Ia masih terlihat tenang, dan mengajak semua warga untuk ikut ke rumahnya. Disana lah, dhe Muin akan menceritakan apa yang sebenarnya terjadi.

Sedangkan saat lek tarjo sampai di area desanya, semua warga pun mengejar dan mengantarkannya pulang.

Beberapa warga sampai ada yang berteriak dan histeris melihat lek Tarjo. Seakan mensyukuri lek Tarjo bisa pulang dengan selamat.

"Sing sabar yo lek. Sing sabar!"

Seru seorang wanita tua tetangga lek Tarjo.

"Nangopo nju? Ono opo iki?"

(Kenapa bu? Ada apa ini?)

"Wes, ayok bali disik."

(Sudah, ayo pulang dulu).

"Anakmu Jo!" ada seorang warga yang berteriak.

Dan seketika, lek Tarjo langsung berlari menuju rumahnya, saat mendengar nama anaknya.

Betapa luluh lantaknya hati lek Tarjo, mendapat kabar bahwa anaknya telah meninggal saat ia pergi.

Lek Tarjo tak menyangka, hal buruk itu akan menimpanya. Ia sempat tak percaya saat orang-orang mengatakan bahwa ia telah pergi selama hampir 3 hari. Pasalnya, menurut lek Tarjo ia dan dhe Muin hanya pergi tidak sampai satu malam.

Lek Tarjo masih belum menyadari penyebab kematian anaknya, sampai ia mendengar penjelasan Kyai desa itu.

Sementara itu, sesampainya dhe Muin di rumahnya, ia bergegas untuk segera mandi. Menurutnya, hal pertama yang harus ia lakukan adalah mandi wajib, untuk menghilangkan segala hadast besar yang entah sengaja atau tak sengaja terbawa ditubuhnya.

Ia cukup mengerti kejadian apa yang baru saja ia alami.

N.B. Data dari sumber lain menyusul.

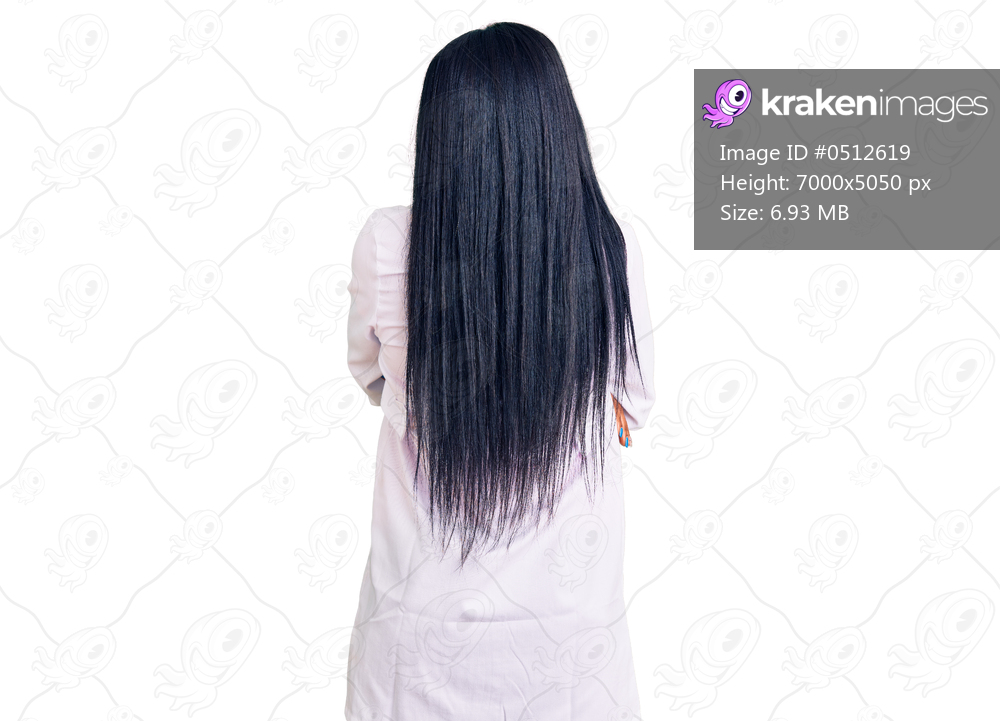 Young african american woman wearing doctor stethoscope standing backwards looking away with crossed arms 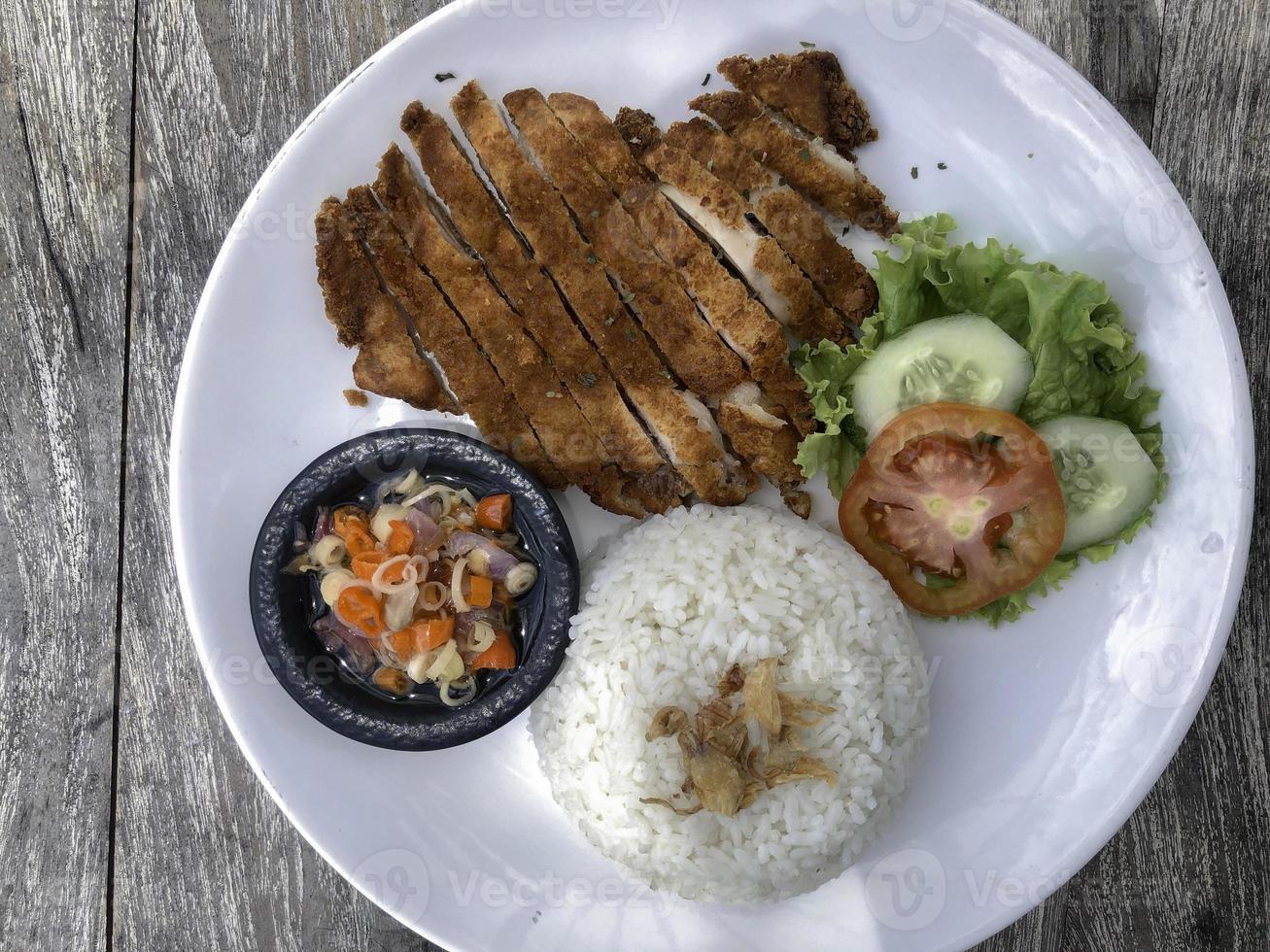 Rice with deep fried chicken and curry in Japanese style or katsu kare in white plate ready to eat. photo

Sehabis mandi, ia segera menanyakan keadaan putranya yang masih bayi. Dan bersyukur bahwa tidak terjadi apa-apa saat ia tak di rumah.

Untuk itu, ia segera menjalankan sholat disertai sholat ghaib untuk siapa pun yang menjadi korban atas kejadian itu.

Baru lah, setelah ia selesai sholat dan kemudian menyempatkan diri membaca Alquran dan tahlil, ia menemui keluarga dan beberapa tetangga yang datang ke rumahnya.

Terjadi pembicaraan yang cukup panjang saat itu. Karena dhe Muin pun akhirnya menceritakan apa yang dialaminya.



Facebook Conversations


"Berita ini adalah kiriman dari pengguna, isi dari berita ini merupakan sepenuhnya menjadi tanggung jawab pengguna"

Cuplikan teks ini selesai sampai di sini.